Task prompt |
Repeat each entry below without omitting a single word.

......

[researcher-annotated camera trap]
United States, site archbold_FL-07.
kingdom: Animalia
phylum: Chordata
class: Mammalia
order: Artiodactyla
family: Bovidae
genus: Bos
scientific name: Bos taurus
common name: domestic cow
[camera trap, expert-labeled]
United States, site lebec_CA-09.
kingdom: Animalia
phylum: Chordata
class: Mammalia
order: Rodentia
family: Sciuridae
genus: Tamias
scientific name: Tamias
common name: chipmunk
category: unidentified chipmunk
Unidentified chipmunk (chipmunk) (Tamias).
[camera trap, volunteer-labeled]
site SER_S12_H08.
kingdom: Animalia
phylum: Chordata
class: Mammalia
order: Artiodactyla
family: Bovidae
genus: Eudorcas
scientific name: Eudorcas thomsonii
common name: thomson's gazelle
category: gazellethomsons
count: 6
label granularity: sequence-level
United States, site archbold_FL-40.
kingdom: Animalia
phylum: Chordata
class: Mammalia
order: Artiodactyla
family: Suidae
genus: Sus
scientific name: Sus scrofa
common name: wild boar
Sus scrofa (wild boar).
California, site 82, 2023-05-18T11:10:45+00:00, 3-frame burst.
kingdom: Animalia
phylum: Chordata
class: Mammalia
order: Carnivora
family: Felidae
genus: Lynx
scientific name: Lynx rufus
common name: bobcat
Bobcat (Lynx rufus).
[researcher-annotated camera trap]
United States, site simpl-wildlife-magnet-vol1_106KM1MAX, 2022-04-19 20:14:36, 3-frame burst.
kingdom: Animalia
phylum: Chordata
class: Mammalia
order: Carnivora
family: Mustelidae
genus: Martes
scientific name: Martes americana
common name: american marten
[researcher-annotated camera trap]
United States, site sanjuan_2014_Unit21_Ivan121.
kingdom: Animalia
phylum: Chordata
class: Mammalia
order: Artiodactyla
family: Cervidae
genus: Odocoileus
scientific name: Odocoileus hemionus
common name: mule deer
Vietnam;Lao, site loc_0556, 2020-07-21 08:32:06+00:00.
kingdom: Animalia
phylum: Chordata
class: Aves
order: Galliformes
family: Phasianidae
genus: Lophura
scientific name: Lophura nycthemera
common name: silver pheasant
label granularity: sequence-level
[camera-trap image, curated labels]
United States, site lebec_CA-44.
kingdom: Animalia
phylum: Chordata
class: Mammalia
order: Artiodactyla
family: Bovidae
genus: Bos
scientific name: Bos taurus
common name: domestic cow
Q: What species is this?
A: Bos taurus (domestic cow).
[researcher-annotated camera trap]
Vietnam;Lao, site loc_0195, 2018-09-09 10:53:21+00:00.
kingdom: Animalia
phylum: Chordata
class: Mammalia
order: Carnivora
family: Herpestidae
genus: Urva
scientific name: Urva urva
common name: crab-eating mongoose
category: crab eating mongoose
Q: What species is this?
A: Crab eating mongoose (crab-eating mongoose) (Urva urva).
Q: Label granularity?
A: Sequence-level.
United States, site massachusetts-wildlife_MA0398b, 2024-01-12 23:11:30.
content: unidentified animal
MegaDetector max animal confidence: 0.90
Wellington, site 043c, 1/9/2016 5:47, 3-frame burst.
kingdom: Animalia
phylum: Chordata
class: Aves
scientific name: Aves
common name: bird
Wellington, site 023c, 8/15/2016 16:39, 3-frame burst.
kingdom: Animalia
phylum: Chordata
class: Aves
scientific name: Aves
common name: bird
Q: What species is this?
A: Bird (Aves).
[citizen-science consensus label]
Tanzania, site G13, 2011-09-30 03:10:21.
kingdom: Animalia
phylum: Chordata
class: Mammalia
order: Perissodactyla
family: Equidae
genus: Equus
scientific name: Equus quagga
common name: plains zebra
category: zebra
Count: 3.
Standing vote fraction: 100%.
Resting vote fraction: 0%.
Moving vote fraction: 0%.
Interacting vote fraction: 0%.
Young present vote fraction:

......

Solution for this task |
[researcher-annotated camera trap]
United States, site archbold_FL-07.
kingdom: Animalia
phylum: Chordata
class: Mammalia
order: Artiodactyla
family: Bovidae
genus: Bos
scientific name: Bos taurus
common name: domestic cow
[camera trap, expert-labeled]
United States, site lebec_CA-09.
kingdom: Animalia
phylum: Chordata
class: Mammalia
order: Rodentia
family: Sciuridae
genus: Tamias
scientific name: Tamias
common name: chipmunk
category: unidentified chipmunk
Unidentified chipmunk (chipmunk) (Tamias).
[camera trap, volunteer-labeled]
site SER_S12_H08.
kingdom: Animalia
phylum: Chordata
class: Mammalia
order: Artiodactyla
family: Bovidae
genus: Eudorcas
scientific name: Eudorcas thomsonii
common name: thomson's gazelle
category: gazellethomsons
count: 6
label granularity: sequence-level
United States, site archbold_FL-40.
kingdom: Animalia
phylum: Chordata
class: Mammalia
order: Artiodactyla
family: Suidae
genus: Sus
scientific name: Sus scrofa
common name: wild boar
Sus scrofa (wild boar).
California, site 82, 2023-05-18T11:10:45+00:00, 3-frame burst.
kingdom: Animalia
phylum: Chordata
class: Mammalia
order: Carnivora
family: Felidae
genus: Lynx
scientific name: Lynx rufus
common name: bobcat
Bobcat (Lynx rufus).
[researcher-annotated camera trap]
United States, site simpl-wildlife-magnet-vol1_106KM1MAX, 2022-04-19 20:14:36, 3-frame burst.
kingdom: Animalia
phylum: Chordata
class: Mammalia
order: Carnivora
family: Mustelidae
genus: Martes
scientific name: Martes americana
common name: american marten
[researcher-annotated camera trap]
United States, site sanjuan_2014_Unit21_Ivan121.
kingdom: Animalia
phylum: Chordata
class: Mammalia
order: Artiodactyla
family: Cervidae
genus: Odocoileus
scientific name: Odocoileus hemionus
common name: mule deer
Vietnam;Lao, site loc_0556, 2020-07-21 08:32:06+00:00.
kingdom: Animalia
phylum: Chordata
class: Aves
order: Galliformes
family: Phasianidae
genus: Lophura
scientific name: Lophura nycthemera
common name: silver pheasant
label granularity: sequence-level
[camera-trap image, curated labels]
United States, site lebec_CA-44.
kingdom: Animalia
phylum: Chordata
class: Mammalia
order: Artiodactyla
family: Bovidae
genus: Bos
scientific name: Bos taurus
common name: domestic cow
Q: What species is this?
A: Bos taurus (domestic cow).
[researcher-annotated camera trap]
Vietnam;Lao, site loc_0195, 2018-09-09 10:53:21+00:00.
kingdom: Animalia
phylum: Chordata
class: Mammalia
order: Carnivora
family: Herpestidae
genus: Urva
scientific name: Urva urva
common name: crab-eating mongoose
category: crab eating mongoose
Q: What species is this?
A: Crab eating mongoose (crab-eating mongoose) (Urva urva).
Q: Label granularity?
A: Sequence-level.
United States, site massachusetts-wildlife_MA0398b, 2024-01-12 23:11:30.
content: unidentified animal
MegaDetector max animal confidence: 0.90
Wellington, site 043c, 1/9/2016 5:47, 3-frame burst.
kingdom: Animalia
phylum: Chordata
class: Aves
scientific name: Aves
common name: bird
Wellington, site 023c, 8/15/2016 16:39, 3-frame burst.
kingdom: Animalia
phylum: Chordata
class: Aves
scientific name: Aves
common name: bird
Q: What species is this?
A: Bird (Aves).
[citizen-science consensus label]
Tanzania, site G13, 2011-09-30 03:10:21.
kingdom: Animalia
phylum: Chordata
class: Mammalia
order: Perissodactyla
family: Equidae
genus: Equus
scientific name: Equus quagga
common name: plains zebra
category: zebra
Count: 3.
Standing vote fraction: 100%.
Resting vote fraction: 0%.
Moving vote fraction: 0%.
Interacting vote fraction: 0%.
Young present vote fraction:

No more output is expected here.